(Dataset entries)
# # # #

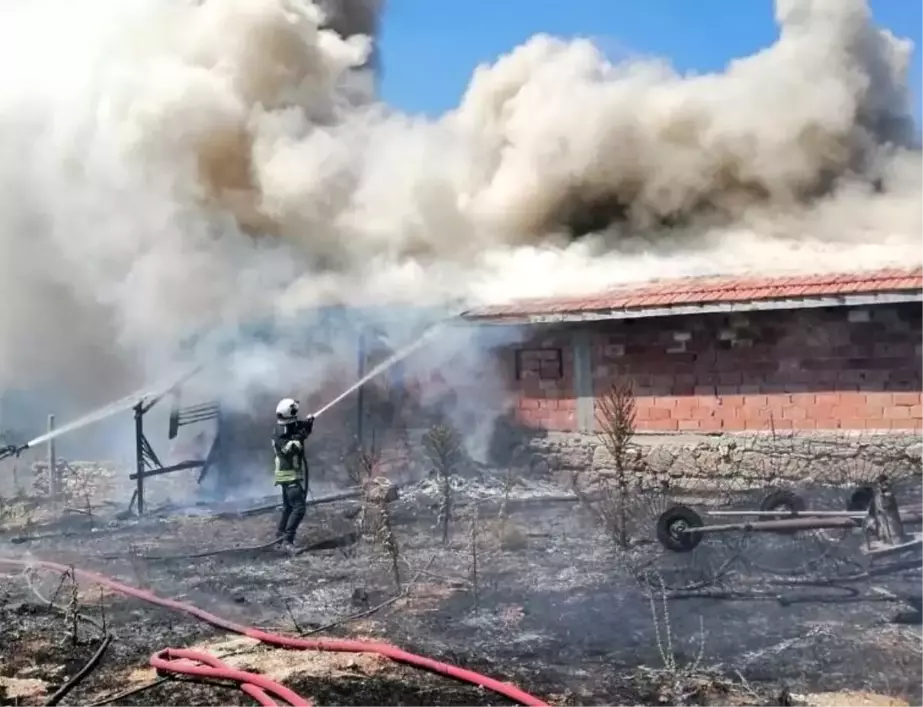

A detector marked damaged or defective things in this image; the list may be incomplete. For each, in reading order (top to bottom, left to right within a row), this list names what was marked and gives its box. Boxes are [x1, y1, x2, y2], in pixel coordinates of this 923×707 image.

fire damage [1, 378, 923, 704]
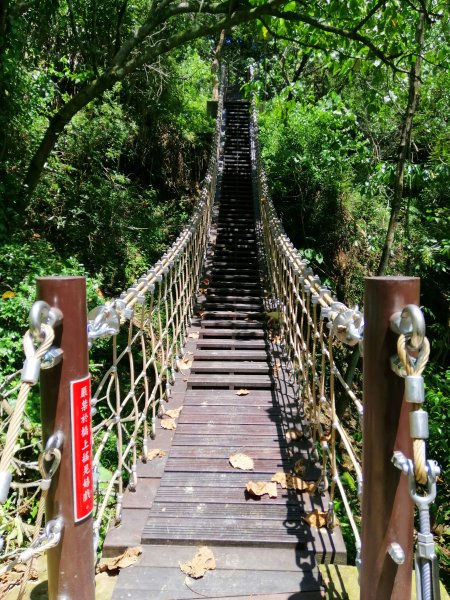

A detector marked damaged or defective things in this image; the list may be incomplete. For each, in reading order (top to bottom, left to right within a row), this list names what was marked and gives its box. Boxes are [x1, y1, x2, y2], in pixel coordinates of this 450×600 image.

rusted metal post [38, 276, 96, 600]
rusted metal post [358, 276, 418, 600]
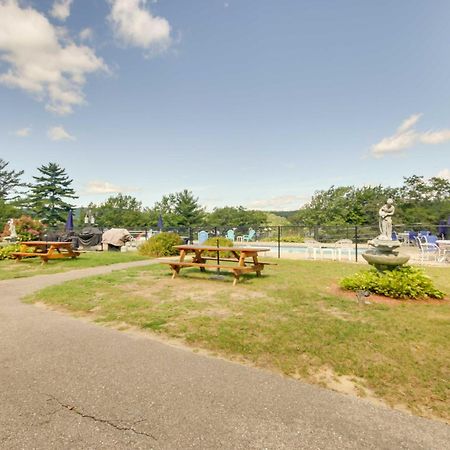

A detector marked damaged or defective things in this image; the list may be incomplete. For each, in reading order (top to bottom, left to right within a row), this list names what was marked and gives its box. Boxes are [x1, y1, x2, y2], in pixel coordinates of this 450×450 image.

crack in asphalt [44, 392, 156, 442]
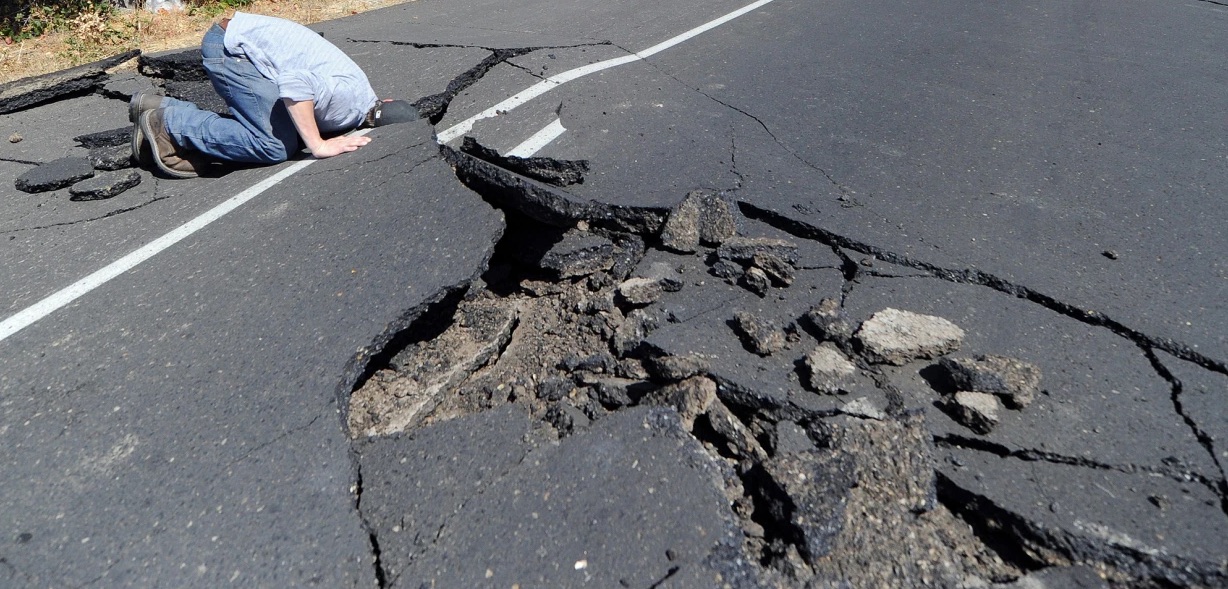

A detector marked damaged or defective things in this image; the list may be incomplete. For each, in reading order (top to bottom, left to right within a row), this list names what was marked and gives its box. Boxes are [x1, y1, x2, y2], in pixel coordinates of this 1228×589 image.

broken asphalt chunk [0, 50, 138, 114]
broken asphalt chunk [14, 156, 93, 193]
broken asphalt chunk [69, 169, 139, 201]
broken asphalt chunk [461, 136, 591, 186]
broken asphalt chunk [731, 310, 790, 355]
broken asphalt chunk [849, 305, 962, 365]
broken asphalt chunk [805, 343, 854, 392]
broken asphalt chunk [943, 353, 1041, 409]
broken asphalt chunk [948, 390, 997, 431]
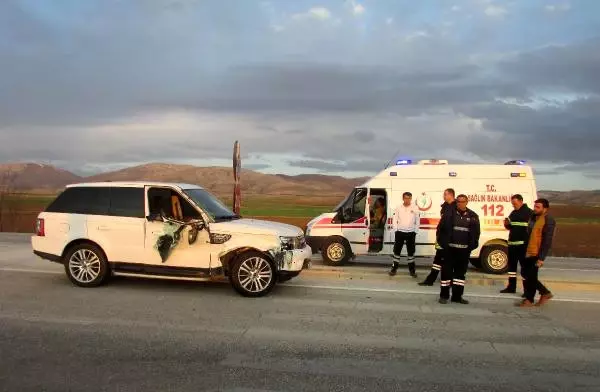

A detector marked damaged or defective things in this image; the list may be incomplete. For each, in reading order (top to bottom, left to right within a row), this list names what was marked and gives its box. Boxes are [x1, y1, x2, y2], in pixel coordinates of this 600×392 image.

crumpled hood [211, 217, 304, 236]
broken front bumper [274, 245, 312, 272]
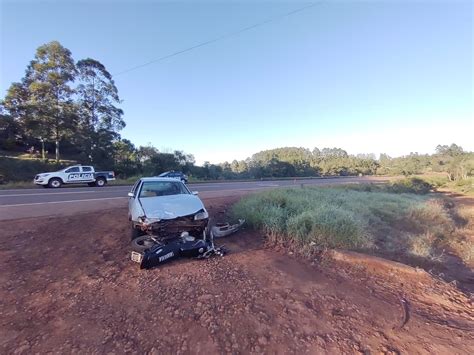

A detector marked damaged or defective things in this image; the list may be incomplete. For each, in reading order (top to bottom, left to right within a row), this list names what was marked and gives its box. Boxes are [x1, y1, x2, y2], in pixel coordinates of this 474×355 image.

damaged white car [127, 177, 208, 239]
crushed car hood [137, 193, 204, 221]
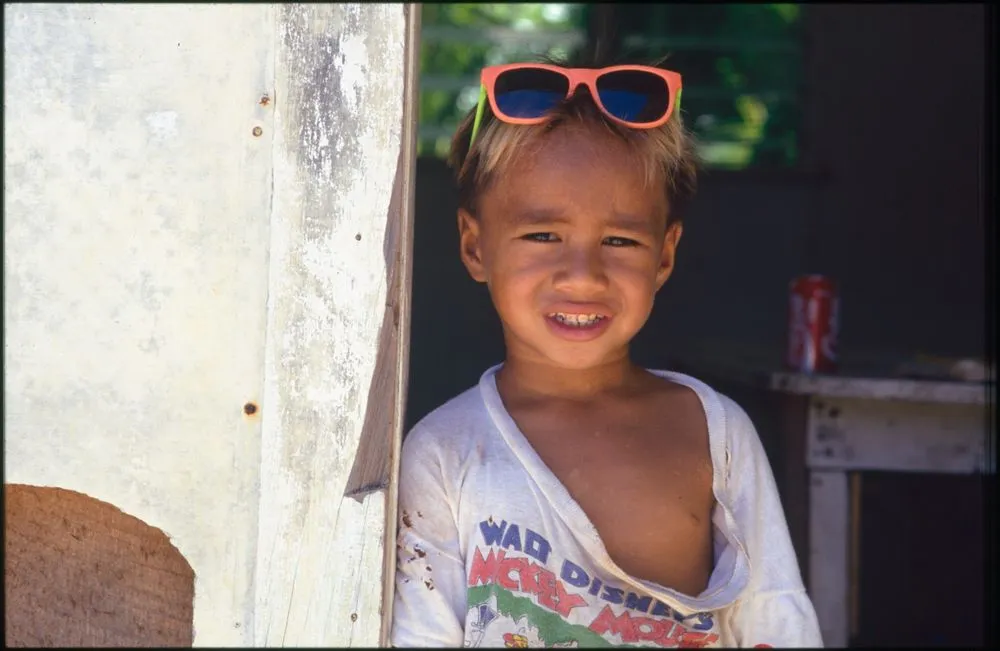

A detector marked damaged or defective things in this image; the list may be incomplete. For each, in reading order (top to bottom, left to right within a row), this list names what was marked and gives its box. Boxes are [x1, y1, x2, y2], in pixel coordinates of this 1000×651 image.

peeling white paint on wood [4, 3, 418, 648]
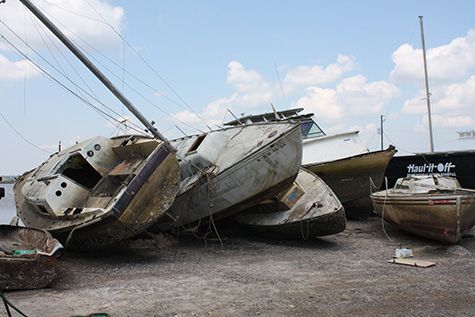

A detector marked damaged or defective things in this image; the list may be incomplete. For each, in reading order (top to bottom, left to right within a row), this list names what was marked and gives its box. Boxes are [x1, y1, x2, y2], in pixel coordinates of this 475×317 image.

rusted metal boat [0, 225, 63, 288]
rusted metal boat [14, 136, 179, 249]
rusted metal boat [158, 119, 304, 228]
rusted metal boat [234, 168, 346, 237]
rusted metal boat [225, 108, 396, 217]
rusted metal boat [372, 175, 475, 242]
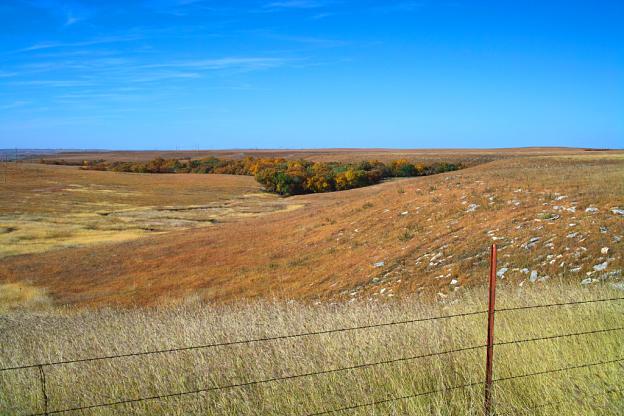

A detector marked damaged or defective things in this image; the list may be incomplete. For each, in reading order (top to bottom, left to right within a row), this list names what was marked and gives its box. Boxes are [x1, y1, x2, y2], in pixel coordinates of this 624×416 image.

rusty metal fence post [482, 242, 498, 414]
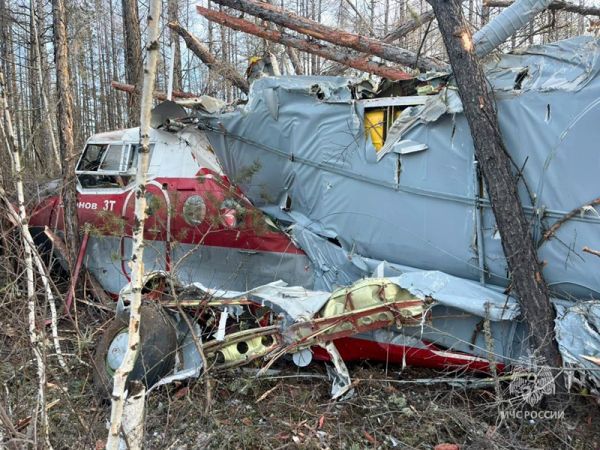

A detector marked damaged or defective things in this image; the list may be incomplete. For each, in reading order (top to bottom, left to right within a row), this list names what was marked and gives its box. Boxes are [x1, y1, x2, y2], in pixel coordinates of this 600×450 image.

crashed aircraft [30, 21, 600, 396]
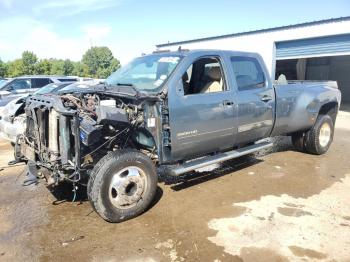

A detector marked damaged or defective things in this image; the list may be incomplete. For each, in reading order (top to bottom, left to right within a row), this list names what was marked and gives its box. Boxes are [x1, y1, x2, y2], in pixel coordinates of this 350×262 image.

damaged chevrolet silverado [15, 50, 340, 222]
another damaged car [15, 50, 340, 222]
wrecked vehicle [16, 50, 342, 222]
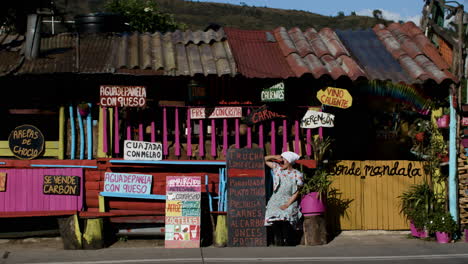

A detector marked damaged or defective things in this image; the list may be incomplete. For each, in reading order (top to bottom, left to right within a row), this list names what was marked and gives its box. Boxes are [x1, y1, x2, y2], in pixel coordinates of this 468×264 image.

rusty metal roof sheet [113, 29, 234, 76]
rusty metal roof sheet [372, 21, 458, 84]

# # # #

Your goal
The answer should consist of every line above, exact and free of images.

Exercise response
A detector marked damaged or defective things in this image; the list may be incomplete. For each, in reading order (top to bottom, left to right within a row), this list names what was marked and gives its box. Boxes are [x1, y1, x2, y2], in pixel coordinates of this 923×707 image.

fire damage [1, 378, 923, 704]

A detector marked damaged or defective things in this image; the list may be incomplete. For each, in reading order (top to bottom, left to right within a row), this list names what was marked and gives its box. Boxes are [x1, y1, x2, y2], in pixel coordinates of this 450×600 image.

rusted metal post [38, 276, 96, 600]
rusted metal post [358, 276, 418, 600]

A detector marked damaged or defective things in this image; the list may be incomplete. For each, in reading order (top to bottom, left to right within a row), this list names what was marked and gives its box. Boxes are [x1, y1, x2, y2], in pixel coordinates of this 450×450 image.

crack in asphalt [44, 392, 156, 442]

A detector marked damaged or defective things in this image; the list may be incomplete. For each, in reading order (top to bottom, left to right within a row), this list names what was marked and gives its box. Boxes are [x1, y1, x2, y2], in pixel coordinates of this 1228×589 image.

broken asphalt chunk [0, 50, 138, 114]
broken asphalt chunk [14, 156, 93, 193]
broken asphalt chunk [69, 169, 139, 201]
broken asphalt chunk [461, 136, 591, 186]
broken asphalt chunk [731, 310, 790, 355]
broken asphalt chunk [849, 305, 962, 365]
broken asphalt chunk [805, 343, 854, 392]
broken asphalt chunk [943, 353, 1041, 409]
broken asphalt chunk [948, 390, 997, 431]

A detector marked damaged or defective things in this image; the list may be incomplete. For each, in reading order (top to bottom, left to right within a row), this list names what was marked and gives its box. Boxes are [x1, y1, x2, y2], in pixel coordinates of this 600×392 image.

crumpled hood [211, 217, 304, 236]
broken front bumper [274, 245, 312, 272]

A detector marked damaged or defective things in this image; the list may be incomplete. For each, in reading order (top to bottom, left to right within a row), this list names what was marked and gives its box. Boxes are [x1, y1, x2, y2], in pixel coordinates of this 474×355 image.

damaged white car [127, 177, 208, 239]
crushed car hood [137, 193, 204, 221]

A detector marked damaged or defective things in this image; the list may be incomplete. For each, in reading order (top to bottom, left to right within a row), this list names what was marked and gives its box. Boxes are [x1, y1, x2, y2], in pixel coordinates of this 1000×651 image.

peeling white paint on wood [4, 3, 418, 648]

A detector marked damaged or defective things in this image; the list may be incomplete. For each, in reading order (top to bottom, left to right within a row), this list names what was marked and gives its box. Boxes are [x1, y1, x2, y2], in pixel coordinates of this 475×317 image.

rusted metal boat [0, 225, 63, 288]
rusted metal boat [14, 136, 179, 249]
rusted metal boat [158, 119, 304, 228]
rusted metal boat [234, 168, 346, 237]
rusted metal boat [225, 108, 396, 217]
rusted metal boat [372, 175, 475, 242]

A detector marked damaged or defective things in this image; the list may be incomplete. For each, in reading order (top to bottom, left to right within a row), this list names what was marked and gives its box. Boxes are [x1, y1, x2, y2], in pixel coordinates of this 624×416 image.

rusty metal fence post [482, 242, 498, 414]

A detector marked damaged or defective things in this image; the list may be incomplete. For each, in reading order (top to bottom, left to right within a row), this list names what was marked and gives its box. Boxes are [x1, y1, x2, y2], in pixel coordinates of this 600×450 image.

crashed aircraft [30, 21, 600, 396]

A detector marked damaged or defective things in this image; the list may be incomplete. For each, in reading order (top to bottom, left to right within a row), this list names what was marked and gives its box. Boxes are [x1, y1, x2, y2], in pixel coordinates of this 350×262 image.

damaged chevrolet silverado [15, 50, 340, 222]
another damaged car [15, 50, 340, 222]
wrecked vehicle [16, 50, 342, 222]

A detector marked damaged or defective things in this image; the list may be incomplete. For each, in reading order (top to bottom, left to right within a row), this list names what was marked and gives its box. Boxes are [x1, y1, x2, y2], in pixel coordinates of this 468×264 image.

rusty metal roof sheet [113, 29, 234, 76]
rusty metal roof sheet [372, 21, 458, 84]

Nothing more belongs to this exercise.